[Assigned task]
Please give the data again in full, exactly as provided.

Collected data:
::::
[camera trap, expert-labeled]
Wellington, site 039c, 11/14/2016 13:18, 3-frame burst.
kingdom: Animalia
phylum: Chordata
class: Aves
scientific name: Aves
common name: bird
::::
[Response to this task]
[camera trap, expert-labeled]
Wellington, site 039c, 11/14/2016 13:18, 3-frame burst.
kingdom: Animalia
phylum: Chordata
class: Aves
scientific name: Aves
common name: bird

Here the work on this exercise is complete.